A table carved from 1000-year-old swamp Kauri is helping support victims at District Court at Kaikohe.
The table is part of an overhaul of the court’s CCTV room, which has transformed the space where victims of crime give evidence into a calm, safe, dignified and compassionate environment.
Earlier this year, staff decided to engage the local community in a project to renovate the CCTV room. Design and visual communication students from Okaihau College were invited to come up with a way to make the room a safe space for victims. Their concepts included a special table that the CCTV equipment could be mounted on, or where victims could sit.
The Northland Region Corrections Facility whakairo workshop was approached to produce the table. One of the prisoners developed the symbolic design, and a team of five carvers created the table.
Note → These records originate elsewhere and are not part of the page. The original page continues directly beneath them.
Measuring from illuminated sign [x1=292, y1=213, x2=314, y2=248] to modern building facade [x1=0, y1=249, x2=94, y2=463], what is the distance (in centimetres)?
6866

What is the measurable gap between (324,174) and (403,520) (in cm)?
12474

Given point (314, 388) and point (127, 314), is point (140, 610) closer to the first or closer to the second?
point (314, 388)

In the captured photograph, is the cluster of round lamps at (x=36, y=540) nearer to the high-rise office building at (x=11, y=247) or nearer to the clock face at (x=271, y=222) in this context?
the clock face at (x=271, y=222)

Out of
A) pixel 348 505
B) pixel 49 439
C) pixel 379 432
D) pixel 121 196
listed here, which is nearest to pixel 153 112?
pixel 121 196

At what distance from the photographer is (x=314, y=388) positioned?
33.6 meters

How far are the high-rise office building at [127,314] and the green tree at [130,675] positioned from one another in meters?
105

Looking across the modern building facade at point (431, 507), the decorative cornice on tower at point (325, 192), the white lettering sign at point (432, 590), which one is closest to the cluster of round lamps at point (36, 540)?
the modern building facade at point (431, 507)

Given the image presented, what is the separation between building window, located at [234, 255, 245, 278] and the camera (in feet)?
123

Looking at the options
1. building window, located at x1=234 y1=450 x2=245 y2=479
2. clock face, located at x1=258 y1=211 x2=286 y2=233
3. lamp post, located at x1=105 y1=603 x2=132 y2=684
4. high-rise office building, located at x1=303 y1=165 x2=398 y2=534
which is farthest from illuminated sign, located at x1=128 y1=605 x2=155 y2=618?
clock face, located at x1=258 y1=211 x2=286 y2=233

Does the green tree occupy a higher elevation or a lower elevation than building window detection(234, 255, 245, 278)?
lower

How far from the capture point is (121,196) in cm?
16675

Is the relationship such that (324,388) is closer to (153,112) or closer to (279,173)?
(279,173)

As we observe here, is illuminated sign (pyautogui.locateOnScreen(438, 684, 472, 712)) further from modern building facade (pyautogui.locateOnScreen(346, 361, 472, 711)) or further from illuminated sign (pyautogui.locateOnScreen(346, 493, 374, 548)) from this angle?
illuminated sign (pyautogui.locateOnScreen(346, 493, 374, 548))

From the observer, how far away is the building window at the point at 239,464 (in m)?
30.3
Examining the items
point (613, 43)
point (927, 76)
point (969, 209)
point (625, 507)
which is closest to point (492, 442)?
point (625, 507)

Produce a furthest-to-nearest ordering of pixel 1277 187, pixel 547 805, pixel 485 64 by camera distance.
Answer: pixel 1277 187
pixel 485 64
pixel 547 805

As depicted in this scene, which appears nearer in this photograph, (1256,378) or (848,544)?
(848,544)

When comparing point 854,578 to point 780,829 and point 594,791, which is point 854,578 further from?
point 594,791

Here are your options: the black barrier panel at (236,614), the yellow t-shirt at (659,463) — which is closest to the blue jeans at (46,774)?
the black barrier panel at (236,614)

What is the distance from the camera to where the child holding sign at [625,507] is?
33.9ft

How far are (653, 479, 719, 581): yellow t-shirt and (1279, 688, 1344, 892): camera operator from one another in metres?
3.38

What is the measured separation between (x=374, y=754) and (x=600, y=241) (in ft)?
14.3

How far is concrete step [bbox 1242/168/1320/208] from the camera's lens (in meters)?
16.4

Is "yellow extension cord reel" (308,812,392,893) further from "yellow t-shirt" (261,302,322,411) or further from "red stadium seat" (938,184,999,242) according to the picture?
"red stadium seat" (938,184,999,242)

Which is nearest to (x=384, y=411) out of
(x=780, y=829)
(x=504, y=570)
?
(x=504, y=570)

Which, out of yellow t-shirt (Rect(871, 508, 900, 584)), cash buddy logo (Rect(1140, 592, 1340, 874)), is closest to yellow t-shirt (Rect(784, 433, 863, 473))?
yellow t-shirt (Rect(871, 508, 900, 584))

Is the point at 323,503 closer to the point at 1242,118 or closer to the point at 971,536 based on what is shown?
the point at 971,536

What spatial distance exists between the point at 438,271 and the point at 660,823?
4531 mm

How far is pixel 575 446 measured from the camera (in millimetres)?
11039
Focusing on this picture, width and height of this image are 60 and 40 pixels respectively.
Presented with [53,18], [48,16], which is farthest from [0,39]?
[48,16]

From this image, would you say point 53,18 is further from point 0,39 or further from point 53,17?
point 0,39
The central design of the table is pūhou te rongoā, signifying the repairing of wrongs, and the moving out of the whirlpool of trauma to a place of peace and transformation. The four legs represent the support of people.
“This table absolutely exceeded all our expectations,” said Tony Fisher, the Ministry’s Director Māori Strategy, who attended the unveiling of the table.
“The prisoners did a fantastic job interpreting our vision, and the korero and symbolism encapsulated by the whakairo is amazing.”
Other enhancements to the CCTV room include new paint and carpet, comfortable furniture and artwork.